Monday, September 2, 2013

PAPA : The Grand-Factor

The Grand-Factor
     In last month's blogs, I attempted to tickle taste buds for Larry Crabb's book The PAPA Prayer (the right sidebar contains links to August's PAPA blogs). Now, I cautiously approach The PAPA Prayer's step #1 and search for ways to warm readers into its significance. To some, it may seem like aimlessly talking to walls, learning a foreign language, or an awkward dance.
 
     In Step #1, PRĒSENT, the goal is to become vulnerable and brutally honest with yourself and with God. To help grasp this idea, it is important to take a temporary detour. In a recent Today Show segment, a Boston College study shares intriguing findings that I label, The Grand-Factor. Their research concludes that: "Grandparents and adult grandchildren who are close are both less likely to be depressed." The positive effect is mutual, for the grandparent and the young adult.

     A grandparent helps the young adult to have a link to someone who has "been there & done that; survived; and come out on the other end." Active, surviving grandparent(s) who give back rather than just being cared for benefit from the relationship. Accept grandma's family china set when she offers it; show grandma or grandpa your resume.

     In the movie The Vow (based on a true story), the Grand-Factor is absent, but would have been beneficial. A traumatic head injury leaves young Newlywed Paige with no remembrance of Husband Leo. Her parents, sister, and high school buddies remain distinctly in Paige's memory banks, except for one critical and pivotal piece of family history.
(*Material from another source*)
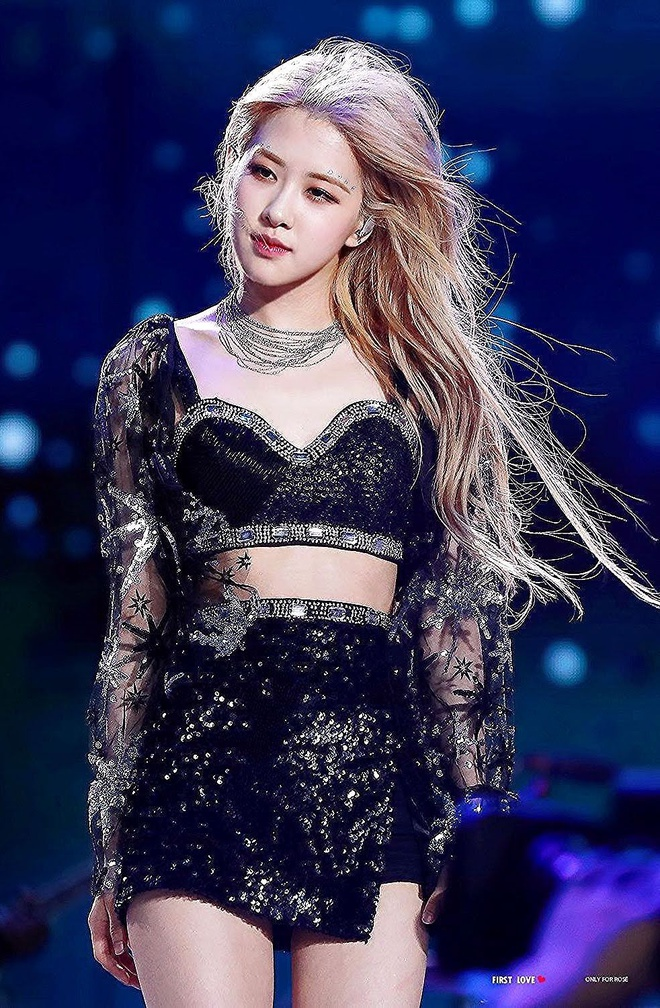 4 thành viên BlackPink xinh như nữ thần trong mái tóc xoăn - Ảnh 8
Five years previously, her dad's humiliating affair, with Paige's high school buddy, propelled her to sever all ties with family, as well as any law aspirations... and pursue her creative side.

     If anyone needed the Grand-Factor, didn't devastated Paige as an older teen? To have a caring, loving, and close idyllic "Grandparent Walton" with whom to openly PRESENT... her anger, sadness, and tearful humiliation? She needed someone connected, yet balanced... to simply listen and nod his or her head as Paige shares: Doesn't Dad know how humiliated I feel? All of my friends know! How could he do this? I HATE him!! It offends me that Mom stays with him!!!!!!!!

     After a prolonged, brutally honest conversation, an endearingly familiar "game" would begin, for Paige to absorb a special Grand-Factor commitment: Did you know that I love you, Paige?... more than... chocolate-covered strawberries?

     In turn, Paige may have warmly responded with her favorite childhood retort: "You are the best. I love you... more than... apple pie!"

     Hopefully this idea of the Grand-Factor sets the stage for The PAPA Prayer's Step #1: PRĒSENT yourself. In this step, it is critical to openly present ourselves (hurts or questions, happy events or offenses, insecurities or worries... intriguing scarab scars, artistic tattoos, ugly warts, and all) lest Steps #2-4 be sabotaged or short-circuited. Crabb says that any and all prayer requests should be saved for Step #4.

     If it feels uncomfortable to pray like this, or if it takes a huge leap to feel genuine (talking to the four walls), simply say: Lord Jesus, I can't do this. My mind is racing and actually I'm uncomfortable and feel quite bored. Help me to be real with You and God.

      In the New Testament and today, we have a special link to Someone who has "been-there." It is Jesus, God's approachable Son. Our perfect Savior Jesus is the only avenue to the Holy Father (John 3:16).